The very contrast between the two symbols of resurrection and immortality in our Western Christian tradition calls attention to this ambiguity in the dimension of deathlessness in our mortal frame. I am personally content to leave this problem of deathlessness in the frame of mystery, and to console myself with the fact that the mystery of human selfhood is only a degree beneath the mystery of God.
This symbolic expression of faith is currently almost neglected. If we recognize that the human self is not to be equated with its mind, though the logical and analytic faculties of the mind are an instrument of its freedom over nature and history, and if we know that the self is intimately related to its body but cannot be equated with its physical functions, we then are confronted with the final mystery of its capacity of transcendence over nature, history and even its own self; and we will rightly identify the mystery of selfhood with the mystery of its indeterminate freedom.
This freedom is its guarantee of the self s relations with the dimension of the “Eternal.” While mortal, it has the capacity to relate itself to the ‘‘things that abide.” St. Paul enumerates these abiding things as “faith, hope and love.” Faith is the capacity to transcend all the changes of history and to project an ultimate source and end of temporal and historical reality. Hope is the capacity to transcend all the confusions of history and project an ultimate end of all historical existence, that which does not annul history but fulfills it. Love is the capacity to recognize the social substance of human existence, and to realize that the unique self is intimately related to all human creatures.

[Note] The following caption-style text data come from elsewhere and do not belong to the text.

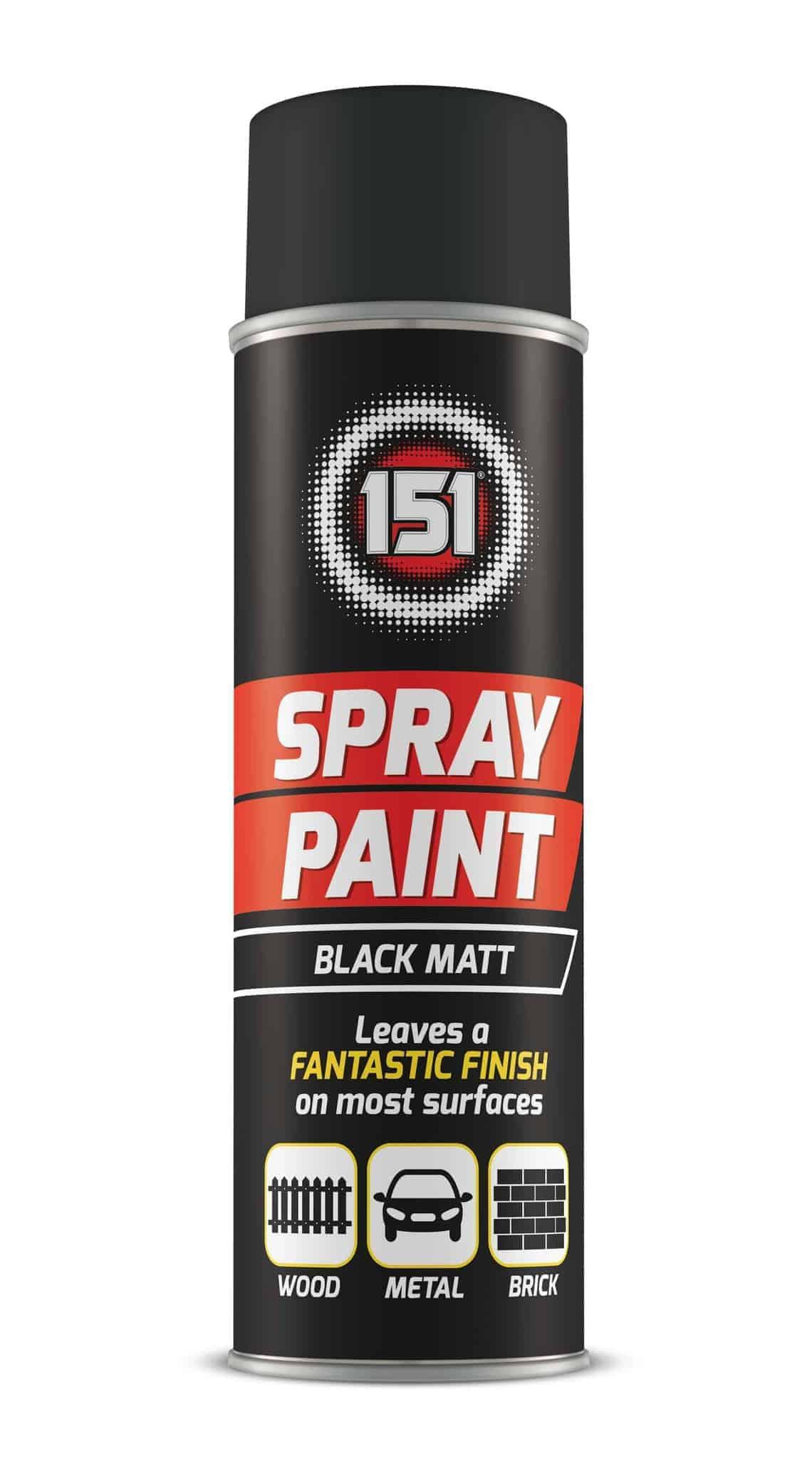 151 Products Matt Black Spray Paint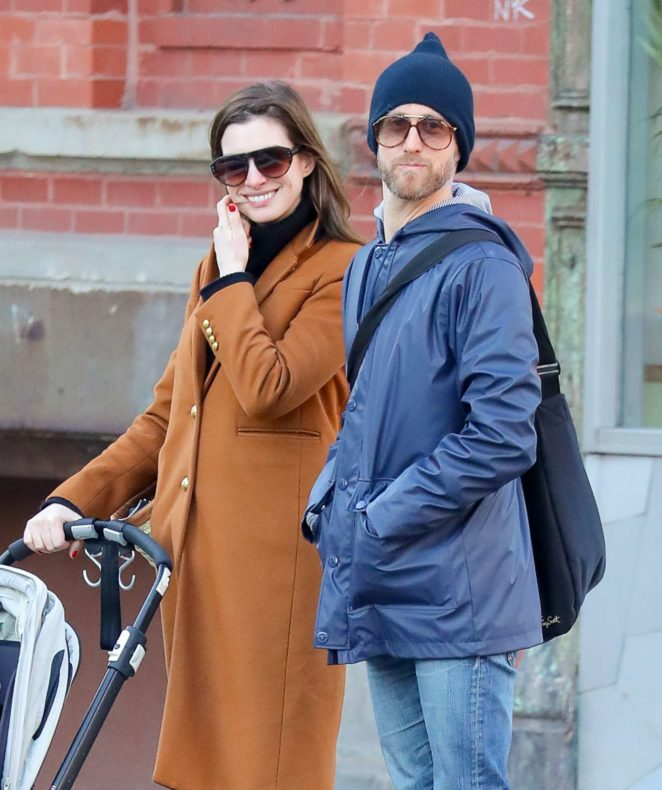 Anne Hathaway with husband Adam - Out in Chelsea in New York City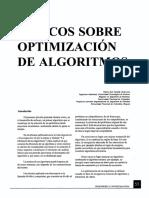 Topicos Sobre Optimizacion De Algoritmos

These capacities relate the self to the eternal world and are its keys to that world.
In an Hebraic-biblical faith, neither history nor human selfhood is regarded as an illness of the flux of the temporal world from which we must escape. Each is regarded as a creation of the divine which is fulfilled, and not annulled by the source and end of history which is rightly revered as divine. Thus the individual, though mortal, is given, by self-transcendent freedom, the key to immortality. Individual selfhood is not a disaster or an evil. It is subsumed in the counsels of God and enters the mystery of immortality by personal relation to the divine. I could not, in all honesty, claim more for myself and my dear ones, as I face the ultimacy of death in the dimension of history, which is grounded in nature.